22 de octubre de 2017 | San Juan,Puerto Rico-Ante la secuela psicológica y emocional que el Huracán María pudo haber causado en miles de niños y jóvenes estudiantes de escuelas públicas, el portavoz del Partido Independentista Puertorriqueño (PIP) en el Senado, Juan Dalmau Ramírez, anunció hoy la radicación del Proyecto del Senado 665, que enmendaría la Ley de los Psicólogos Escolares  para  asignar más recursos, exigir y asegurar que se atiendan las necesidades psicológicas y emocionales circunstanciales o preventivas en el contexto de crisis.

“La ansiedad, depresión y trauma que están sufriendo decenas de miles de niños, niñas y jóvenes tras el paso del huracán María, con la posible pérdida de su hogar, la destrucción de su escuela o la devastación de su entorno comunitario, hacen más apremiante que nunca antes el asegurar que el Departamento de Educación actúe responsablemente y facilite de manera rápida las plazas de Psicólogos Escolares que la ley ordena”, expresó el senador Dalmau Ramírez.

Se supone que en el año 2000 se creara un mínimo de 5 plazas de psicólogos por Región Educativa; cinco en cada Distrito al cabo de tres años y una por cada escuela de 500 estudiantes o menos a los diez años de vigencia de la ley. Al presente, y a unas horas de que reanuden las clases en el Sistema Público de Enseñanza, no hay ni 50 psicólogos en funciones. Es decir, sólo un 0.05% de los que deberían estar proveyendo servicios.
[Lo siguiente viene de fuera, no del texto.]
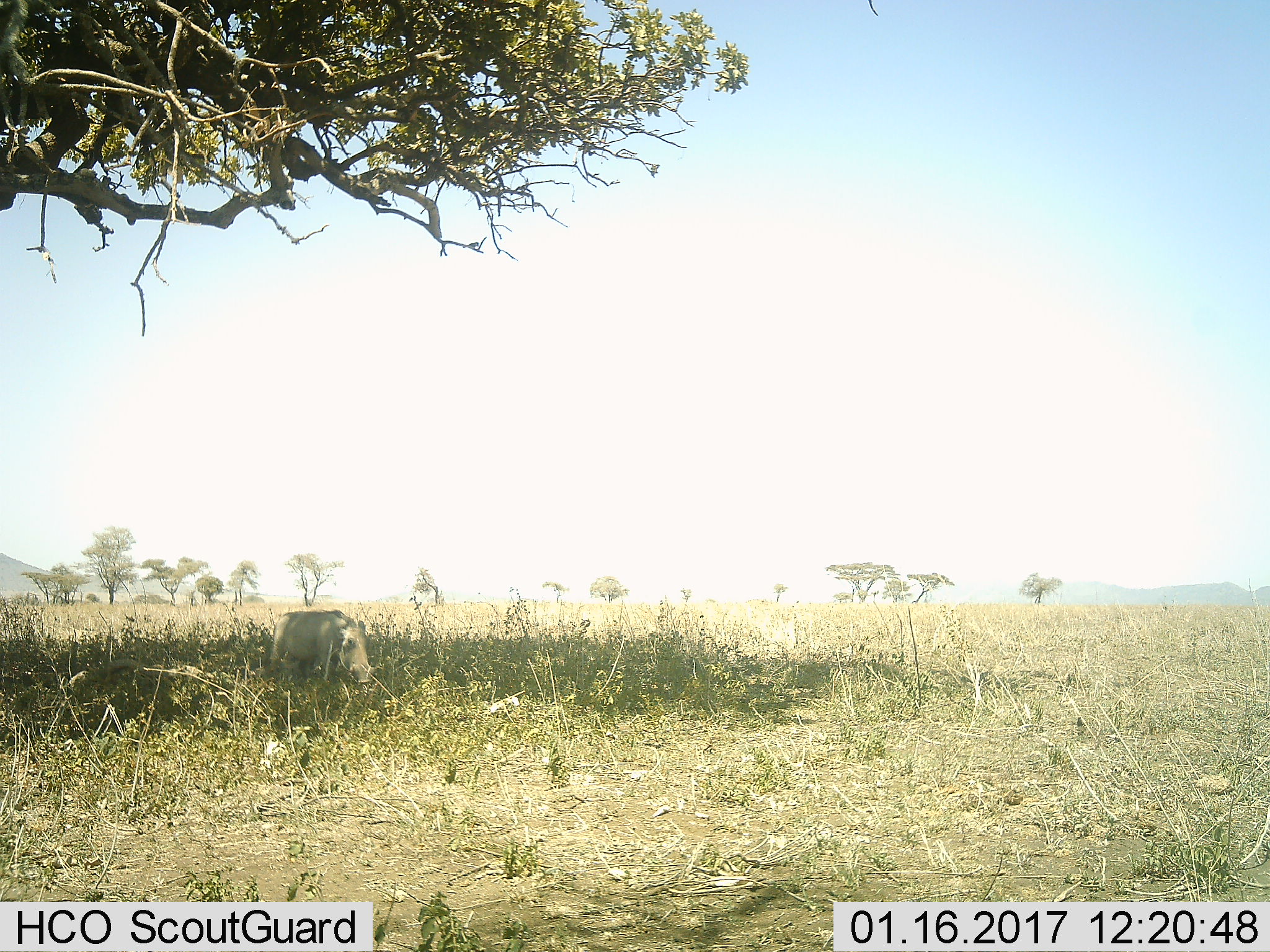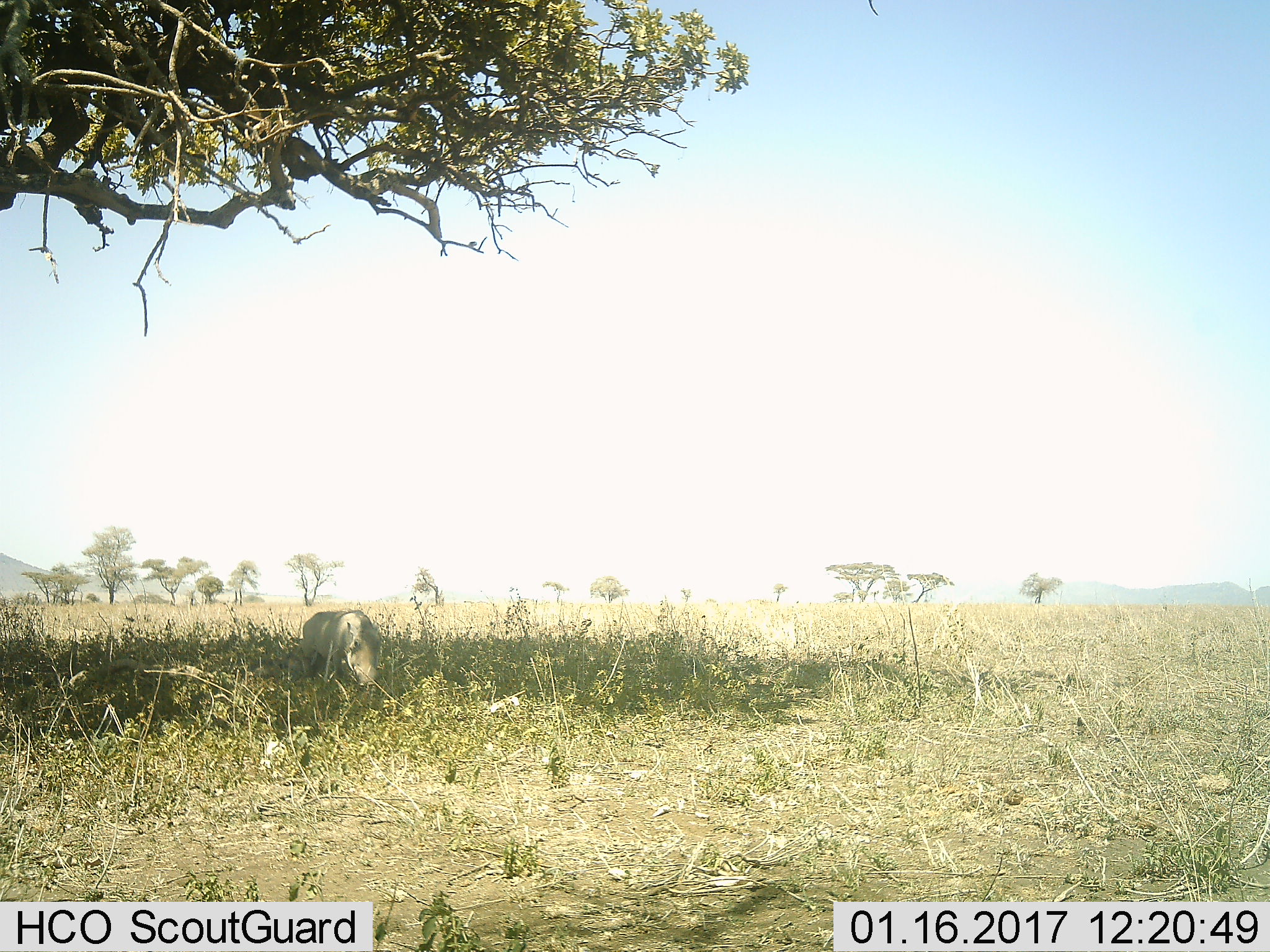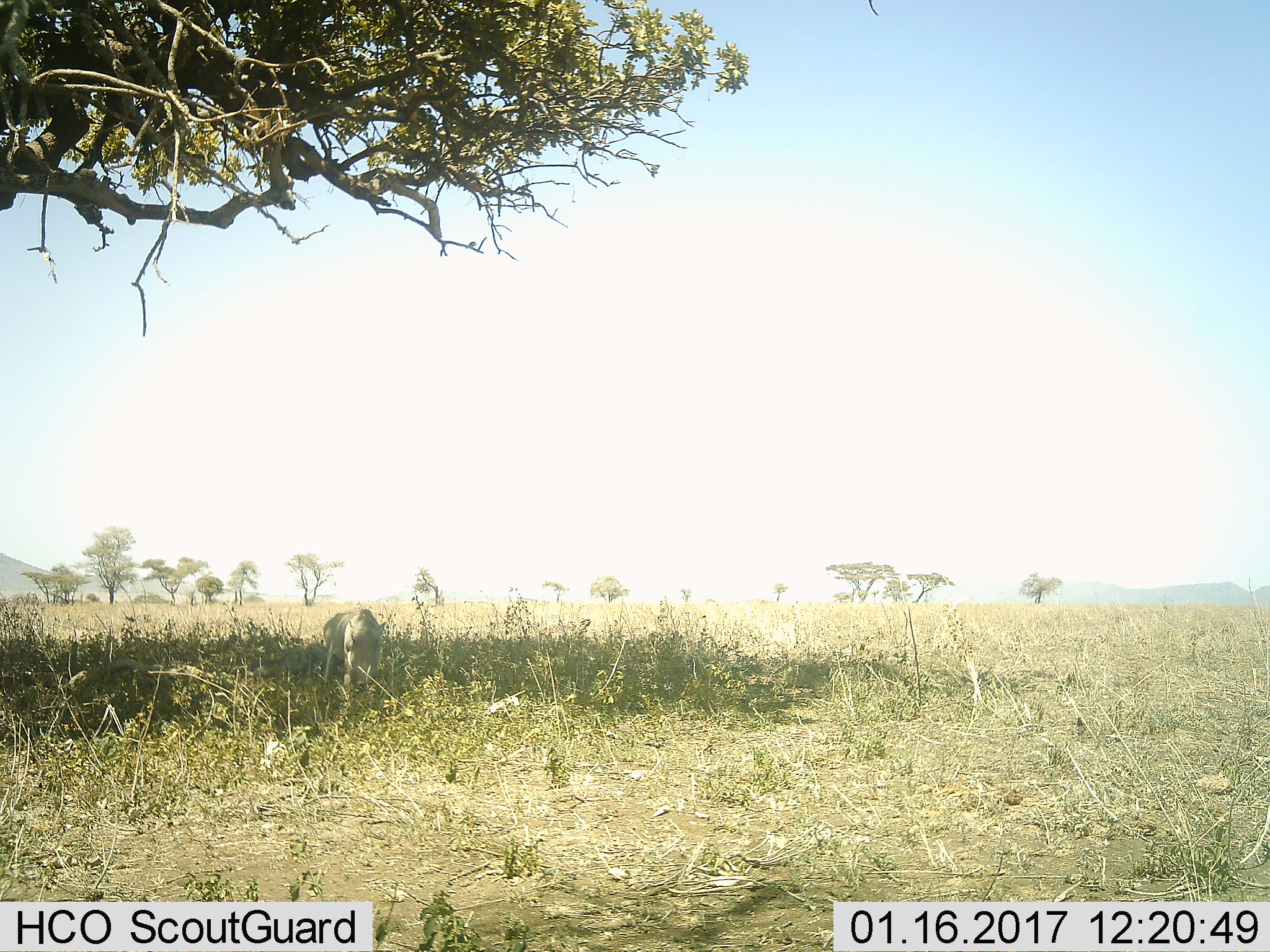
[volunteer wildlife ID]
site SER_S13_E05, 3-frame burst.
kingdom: Animalia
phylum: Chordata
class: Mammalia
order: Artiodactyla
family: Suidae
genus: Phacochoerus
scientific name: Phacochoerus africanus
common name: warthog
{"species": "warthog (Phacochoerus africanus)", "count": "1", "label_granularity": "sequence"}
La situación se agrava ante la crisis social que ha legado el Huracán María entre los puertorriqueños. El DE ha alegado que tiene dificultad en el reclutamiento de psicólogos con concentración o certificación en psicología escolar.

“Con el P. del S. 665, propongo sustituir los requisitos de concentración o certificación por una declaración de competencias, que aseguren, por una parte, la adecuacidad de los recursos y, a la misma vez, el facilitar la contratación de ese personal tan urgentemente necesitado en nuestras escuelas. Si antes del huracán el Estado tenía una enorme responsabilidad como custodio de nuestros niños y niñas en las escuelas públicas, ahora que la crisis social se ha agudizado, el deber de garantizar la provisión de ayuda profesional a nuestros estudiantes es aún mayor.”, expresó el legislador Independentista.
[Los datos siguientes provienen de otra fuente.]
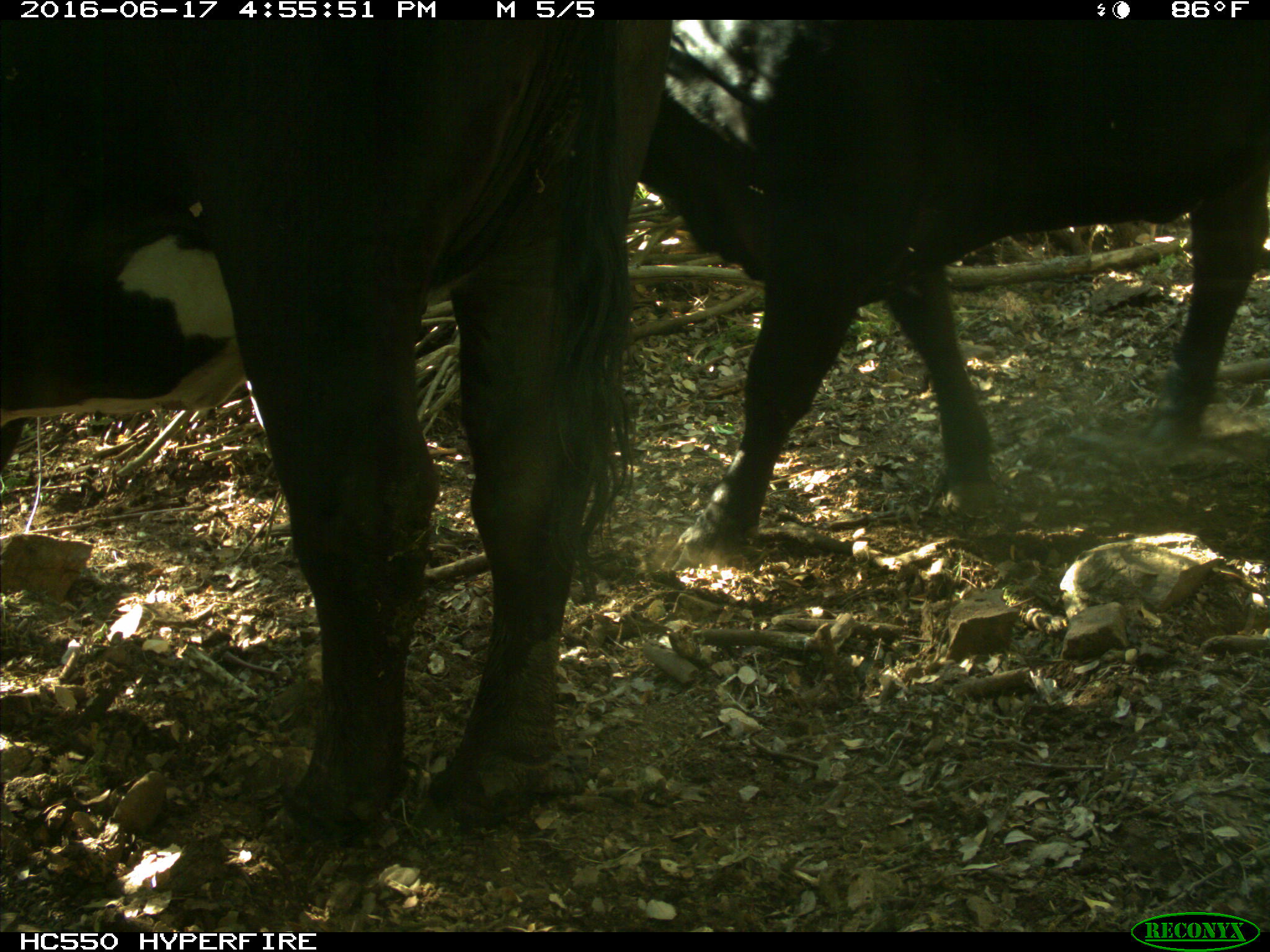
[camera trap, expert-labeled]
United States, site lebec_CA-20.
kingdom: Animalia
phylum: Chordata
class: Mammalia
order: Artiodactyla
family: Bovidae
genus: Bos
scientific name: Bos taurus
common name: domestic cow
Bos taurus (domestic cow).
La Ley de Psicólogos Escolares establece que estos profesionales tendrían como función primordial complementar el proceso de educación a través de evaluaciones, consultorías, desarrollo de estrategias de aprendizaje, identificación de problemas en el proceso de aprendizaje y tramitación de referidos para casos que lo ameritaran.
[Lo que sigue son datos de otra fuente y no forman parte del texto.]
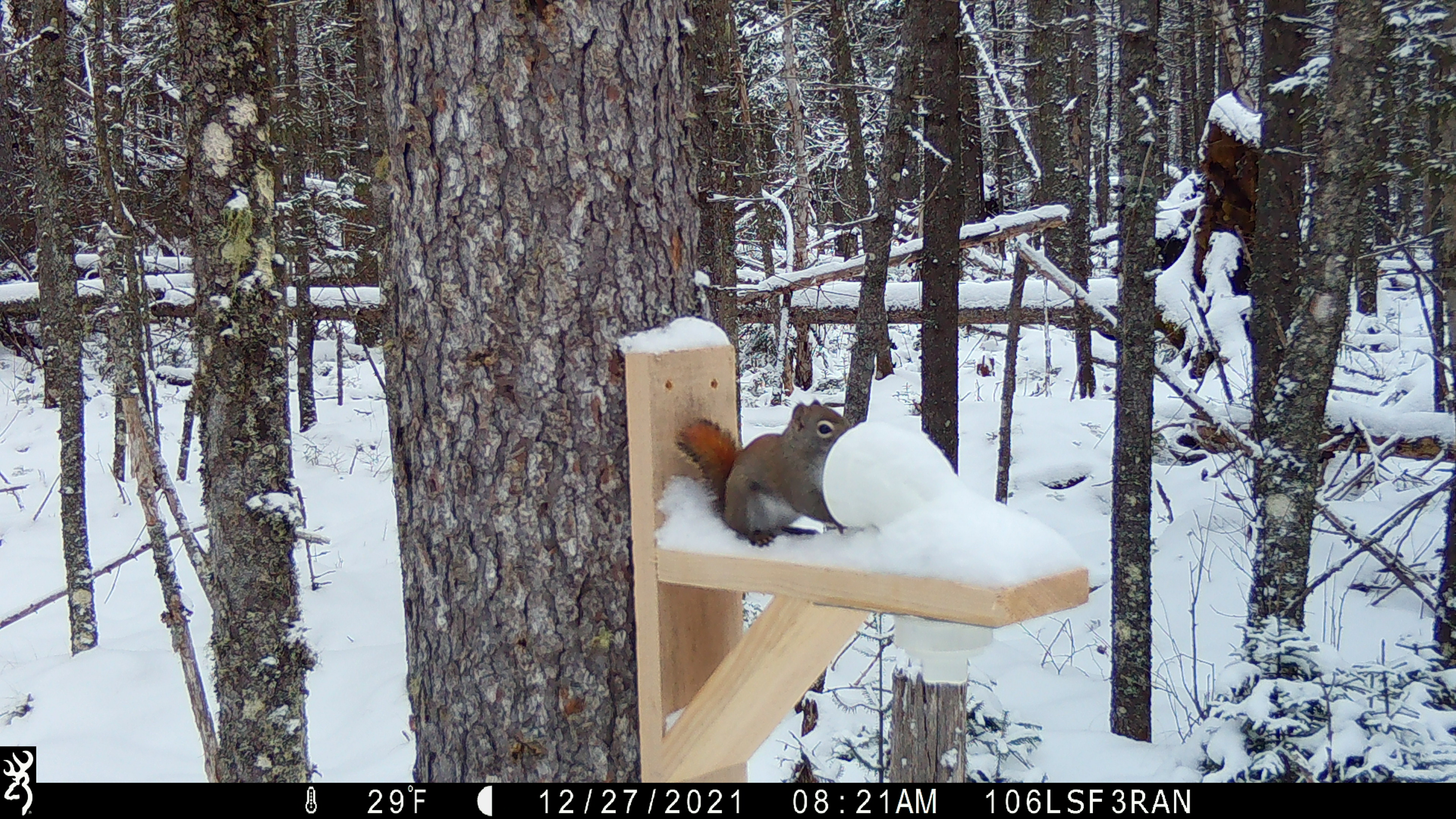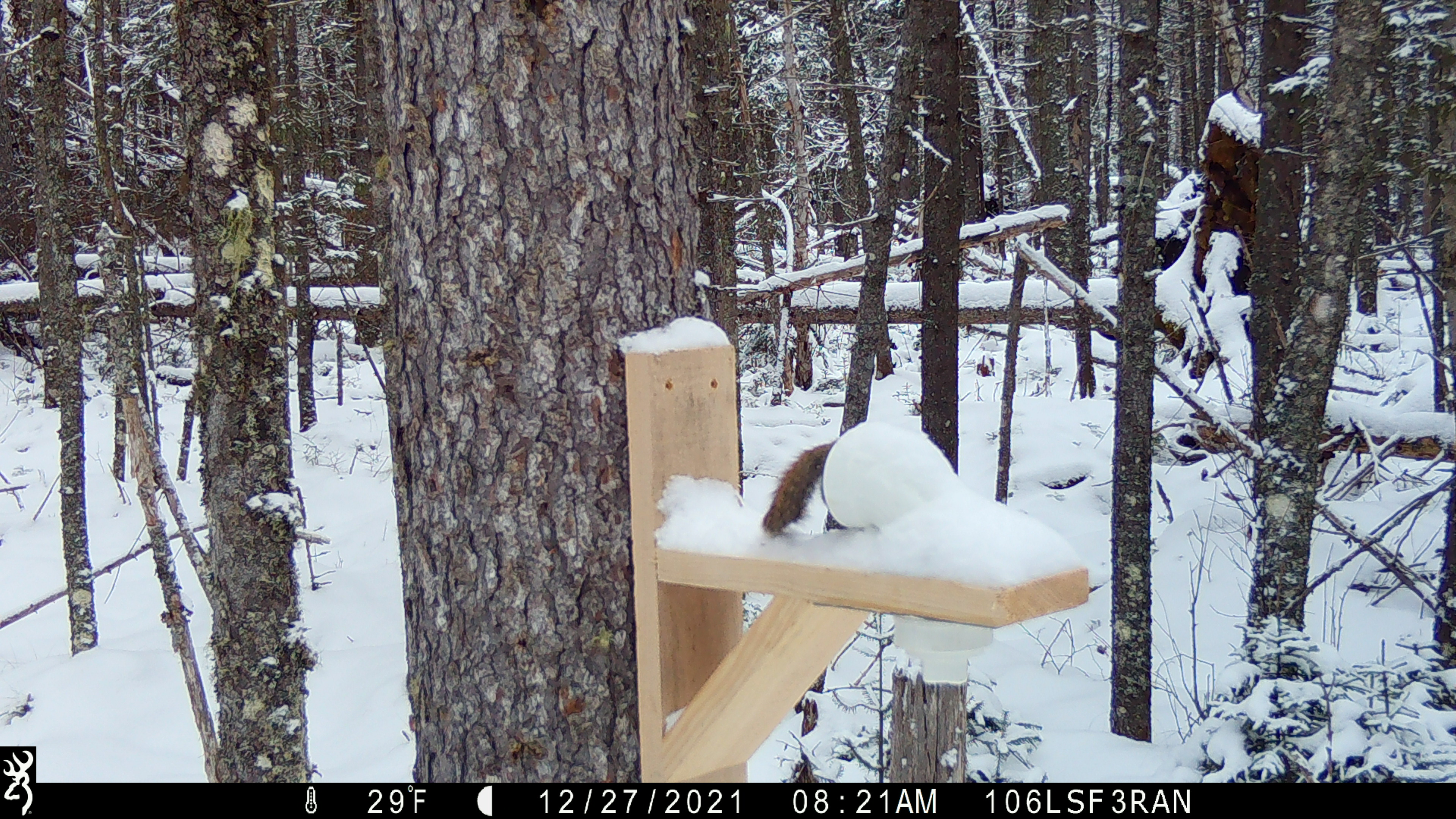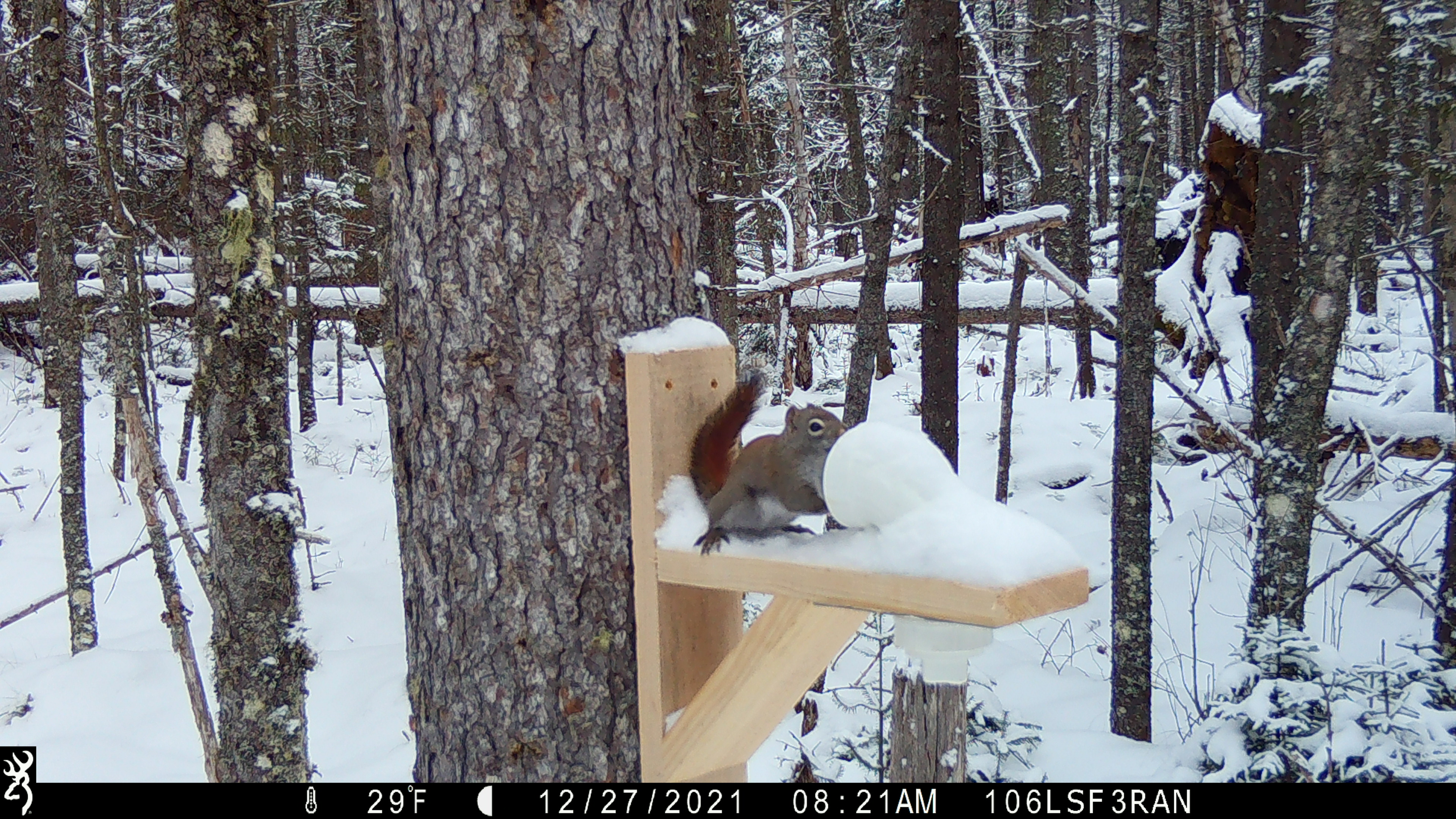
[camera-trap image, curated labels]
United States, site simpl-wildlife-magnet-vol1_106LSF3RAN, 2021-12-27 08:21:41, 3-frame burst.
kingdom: Animalia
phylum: Chordata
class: Mammalia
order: Rodentia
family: Sciuridae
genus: Tamiasciurus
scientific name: Tamiasciurus hudsonicus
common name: red squirrel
Con el proyecto del Portavoz senatorial del PIP, además de sustituir el término de “psicólogo escolar” por el de “psicólogo en las escuelas”, se amplía el radio de acción de la ley, al incluir la interacción con el personal no docente, la familia y la comunidad cercana a la escuela. Finalmente, la medida establece nuevas metas para la creación de las plazas, comenzando con 10 psicólogos en cada Región.